◆ **TASK**
Quote every caption in the records below word for word, leaving out the pictures.

◆ **Records from a dataset**
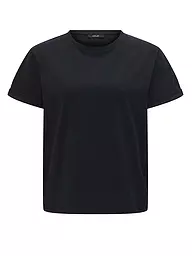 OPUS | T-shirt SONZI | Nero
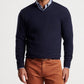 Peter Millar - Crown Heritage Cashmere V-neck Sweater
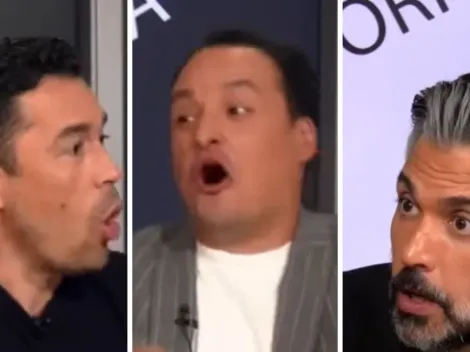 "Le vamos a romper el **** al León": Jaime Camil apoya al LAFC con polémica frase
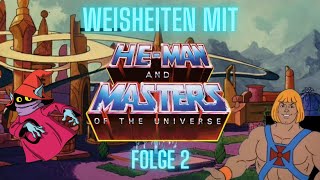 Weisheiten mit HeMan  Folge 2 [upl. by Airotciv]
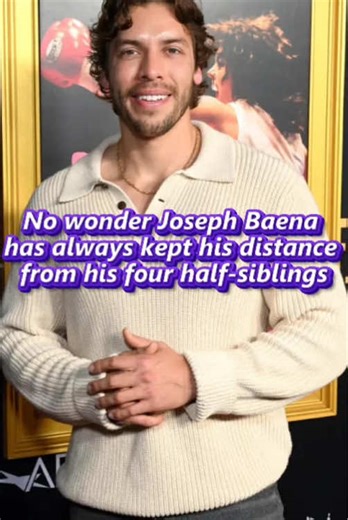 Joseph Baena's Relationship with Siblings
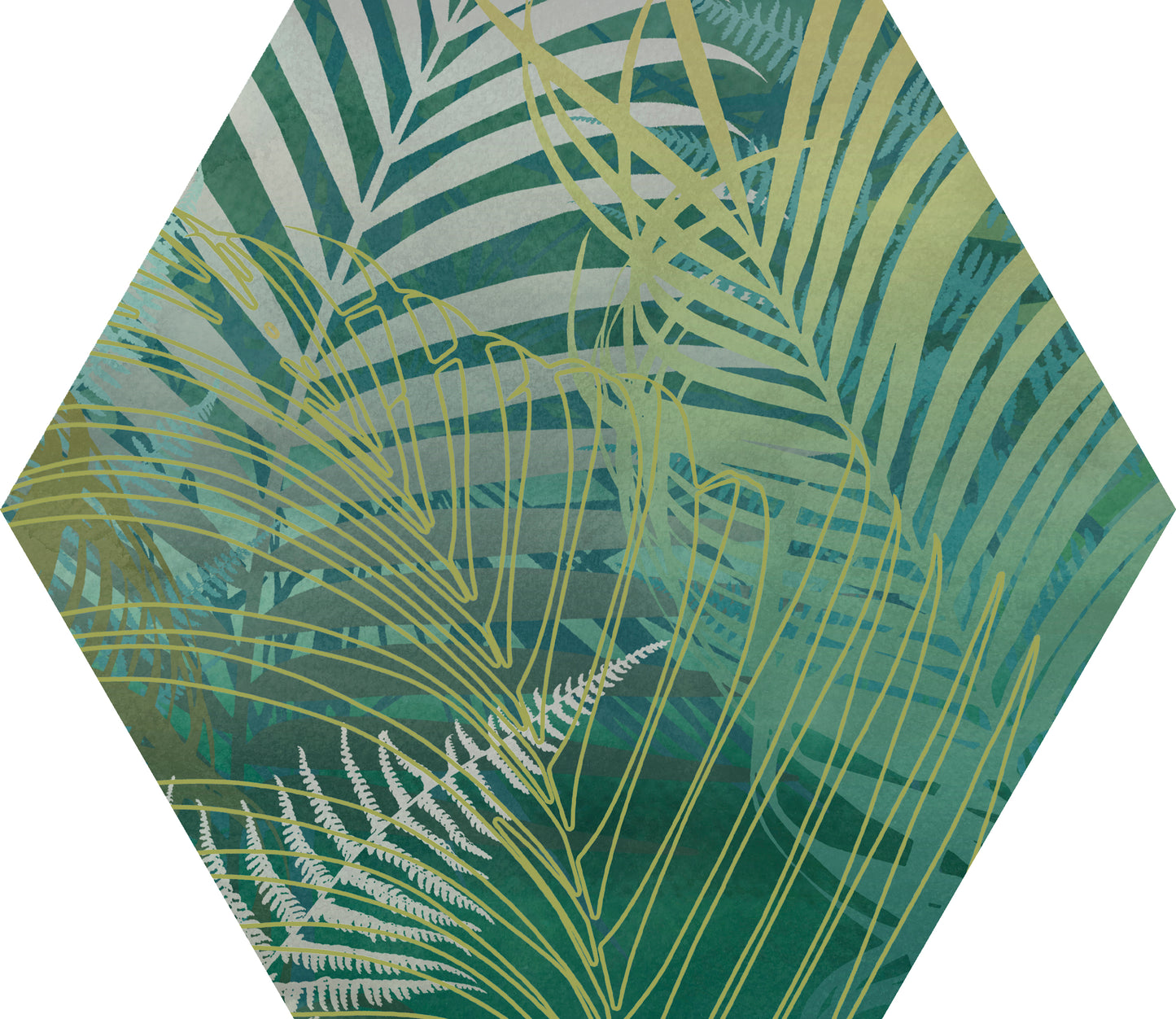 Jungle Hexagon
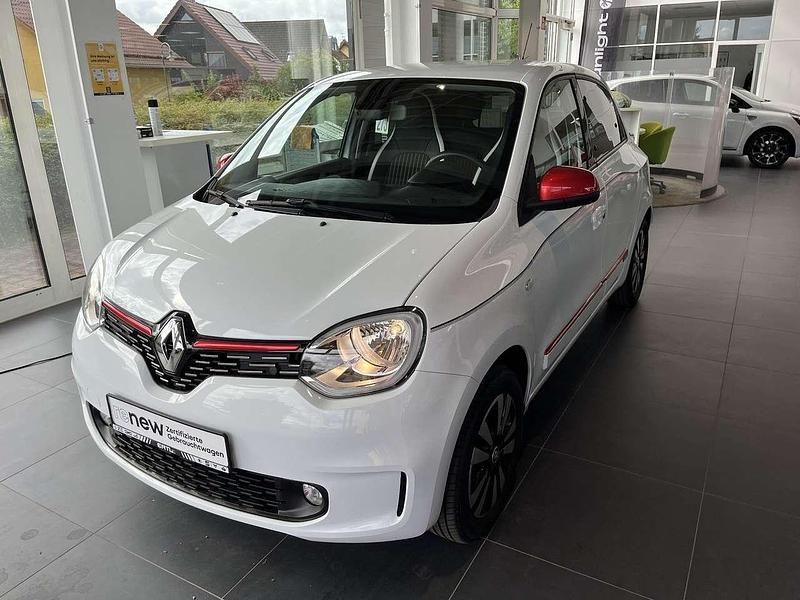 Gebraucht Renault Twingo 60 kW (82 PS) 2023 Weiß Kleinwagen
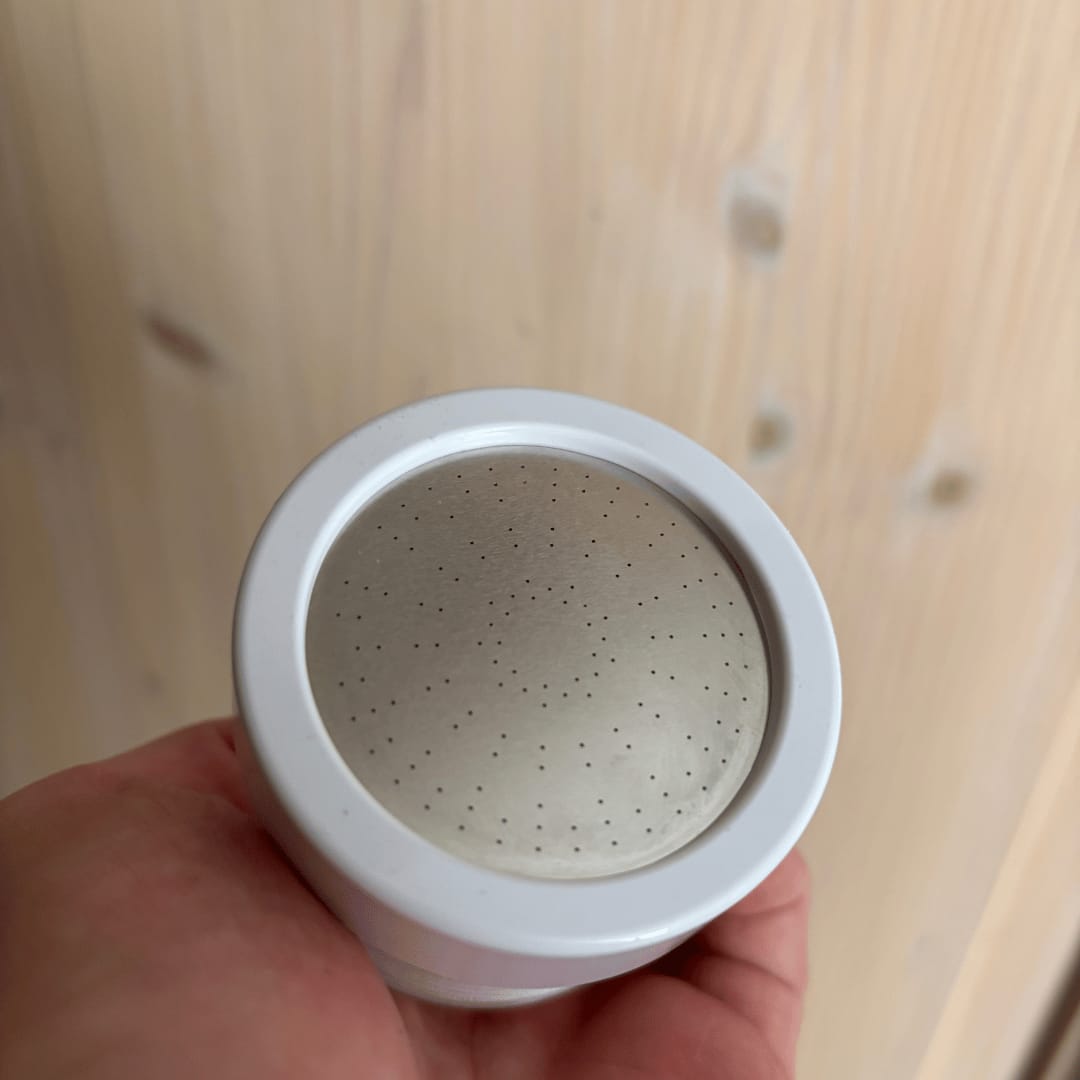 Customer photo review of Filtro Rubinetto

◆ **ANSWER FOR THIS EXERCISE**
 OPUS | T-shirt SONZI | Nero
 Peter Millar - Crown Heritage Cashmere V-neck Sweater
 "Le vamos a romper el **** al León": Jaime Camil apoya al LAFC con polémica frase
 Weisheiten mit HeMan  Folge 2 [upl. by Airotciv]
 Joseph Baena's Relationship with Siblings
 Jungle Hexagon
 Gebraucht Renault Twingo 60 kW (82 PS) 2023 Weiß Kleinwagen
 Customer photo review of Filtro Rubinetto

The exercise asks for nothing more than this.